Exercise: Word for word, restate the records that follow.

== Supplied entries

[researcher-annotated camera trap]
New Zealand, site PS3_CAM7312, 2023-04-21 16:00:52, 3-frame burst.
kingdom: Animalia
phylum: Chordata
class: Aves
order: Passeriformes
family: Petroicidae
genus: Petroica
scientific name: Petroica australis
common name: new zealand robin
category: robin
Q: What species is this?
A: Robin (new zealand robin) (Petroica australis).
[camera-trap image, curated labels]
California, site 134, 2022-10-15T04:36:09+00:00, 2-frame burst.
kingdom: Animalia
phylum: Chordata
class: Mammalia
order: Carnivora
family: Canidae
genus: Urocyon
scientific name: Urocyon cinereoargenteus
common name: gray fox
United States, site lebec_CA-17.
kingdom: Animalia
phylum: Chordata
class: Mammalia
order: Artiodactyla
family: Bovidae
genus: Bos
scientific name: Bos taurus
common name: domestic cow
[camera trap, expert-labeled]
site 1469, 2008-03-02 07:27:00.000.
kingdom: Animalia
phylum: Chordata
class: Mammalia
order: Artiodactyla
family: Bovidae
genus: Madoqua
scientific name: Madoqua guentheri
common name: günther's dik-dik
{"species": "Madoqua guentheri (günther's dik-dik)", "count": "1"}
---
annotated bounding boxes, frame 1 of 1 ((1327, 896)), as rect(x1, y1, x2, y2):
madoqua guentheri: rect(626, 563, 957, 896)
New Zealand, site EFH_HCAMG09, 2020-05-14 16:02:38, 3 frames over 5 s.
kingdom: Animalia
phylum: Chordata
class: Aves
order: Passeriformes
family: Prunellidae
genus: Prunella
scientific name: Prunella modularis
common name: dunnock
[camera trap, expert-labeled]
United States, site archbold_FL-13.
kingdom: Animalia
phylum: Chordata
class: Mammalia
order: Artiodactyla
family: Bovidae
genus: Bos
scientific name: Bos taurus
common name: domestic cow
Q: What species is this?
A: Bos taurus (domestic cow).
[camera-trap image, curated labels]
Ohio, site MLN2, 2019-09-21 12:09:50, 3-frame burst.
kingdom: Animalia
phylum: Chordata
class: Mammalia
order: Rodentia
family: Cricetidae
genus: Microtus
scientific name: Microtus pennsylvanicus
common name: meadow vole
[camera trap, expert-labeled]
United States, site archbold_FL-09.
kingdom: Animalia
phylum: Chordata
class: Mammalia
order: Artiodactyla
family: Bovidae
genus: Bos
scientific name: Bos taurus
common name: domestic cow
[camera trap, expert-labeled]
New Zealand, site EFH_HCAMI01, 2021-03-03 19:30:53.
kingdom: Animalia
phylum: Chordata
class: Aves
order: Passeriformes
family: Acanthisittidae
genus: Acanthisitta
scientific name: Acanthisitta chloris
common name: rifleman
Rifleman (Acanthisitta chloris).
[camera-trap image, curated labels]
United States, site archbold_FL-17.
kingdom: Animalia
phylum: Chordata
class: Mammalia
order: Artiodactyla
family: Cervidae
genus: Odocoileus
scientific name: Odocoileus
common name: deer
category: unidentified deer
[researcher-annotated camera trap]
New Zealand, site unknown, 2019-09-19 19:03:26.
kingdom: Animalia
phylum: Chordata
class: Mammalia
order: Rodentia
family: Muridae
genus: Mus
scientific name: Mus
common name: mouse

====

Output of the exercise:
[researcher-annotated camera trap]
New Zealand, site PS3_CAM7312, 2023-04-21 16:00:52, 3-frame burst.
kingdom: Animalia
phylum: Chordata
class: Aves
order: Passeriformes
family: Petroicidae
genus: Petroica
scientific name: Petroica australis
common name: new zealand robin
category: robin
Q: What species is this?
A: Robin (new zealand robin) (Petroica australis).
[camera-trap image, curated labels]
California, site 134, 2022-10-15T04:36:09+00:00, 2-frame burst.
kingdom: Animalia
phylum: Chordata
class: Mammalia
order: Carnivora
family: Canidae
genus: Urocyon
scientific name: Urocyon cinereoargenteus
common name: gray fox
United States, site lebec_CA-17.
kingdom: Animalia
phylum: Chordata
class: Mammalia
order: Artiodactyla
family: Bovidae
genus: Bos
scientific name: Bos taurus
common name: domestic cow
[camera trap, expert-labeled]
site 1469, 2008-03-02 07:27:00.000.
kingdom: Animalia
phylum: Chordata
class: Mammalia
order: Artiodactyla
family: Bovidae
genus: Madoqua
scientific name: Madoqua guentheri
common name: günther's dik-dik
{"species": "Madoqua guentheri (günther's dik-dik)", "count": "1"}
---
annotated bounding boxes, frame 1 of 1 ((1327, 896)), as rect(x1, y1, x2, y2):
madoqua guentheri: rect(626, 563, 957, 896)
New Zealand, site EFH_HCAMG09, 2020-05-14 16:02:38, 3 frames over 5 s.
kingdom: Animalia
phylum: Chordata
class: Aves
order: Passeriformes
family: Prunellidae
genus: Prunella
scientific name: Prunella modularis
common name: dunnock
[camera trap, expert-labeled]
United States, site archbold_FL-13.
kingdom: Animalia
phylum: Chordata
class: Mammalia
order: Artiodactyla
family: Bovidae
genus: Bos
scientific name: Bos taurus
common name: domestic cow
Q: What species is this?
A: Bos taurus (domestic cow).
[camera-trap image, curated labels]
Ohio, site MLN2, 2019-09-21 12:09:50, 3-frame burst.
kingdom: Animalia
phylum: Chordata
class: Mammalia
order: Rodentia
family: Cricetidae
genus: Microtus
scientific name: Microtus pennsylvanicus
common name: meadow vole
[camera trap, expert-labeled]
United States, site archbold_FL-09.
kingdom: Animalia
phylum: Chordata
class: Mammalia
order: Artiodactyla
family: Bovidae
genus: Bos
scientific name: Bos taurus
common name: domestic cow
[camera trap, expert-labeled]
New Zealand, site EFH_HCAMI01, 2021-03-03 19:30:53.
kingdom: Animalia
phylum: Chordata
class: Aves
order: Passeriformes
family: Acanthisittidae
genus: Acanthisitta
scientific name: Acanthisitta chloris
common name: rifleman
Rifleman (Acanthisitta chloris).
[camera-trap image, curated labels]
United States, site archbold_FL-17.
kingdom: Animalia
phylum: Chordata
class: Mammalia
order: Artiodactyla
family: Cervidae
genus: Odocoileus
scientific name: Odocoileus
common name: deer
category: unidentified deer
[researcher-annotated camera trap]
New Zealand, site unknown, 2019-09-19 19:03:26.
kingdom: Animalia
phylum: Chordata
class: Mammalia
order: Rodentia
family: Muridae
genus: Mus
scientific name: Mus
common name: mouse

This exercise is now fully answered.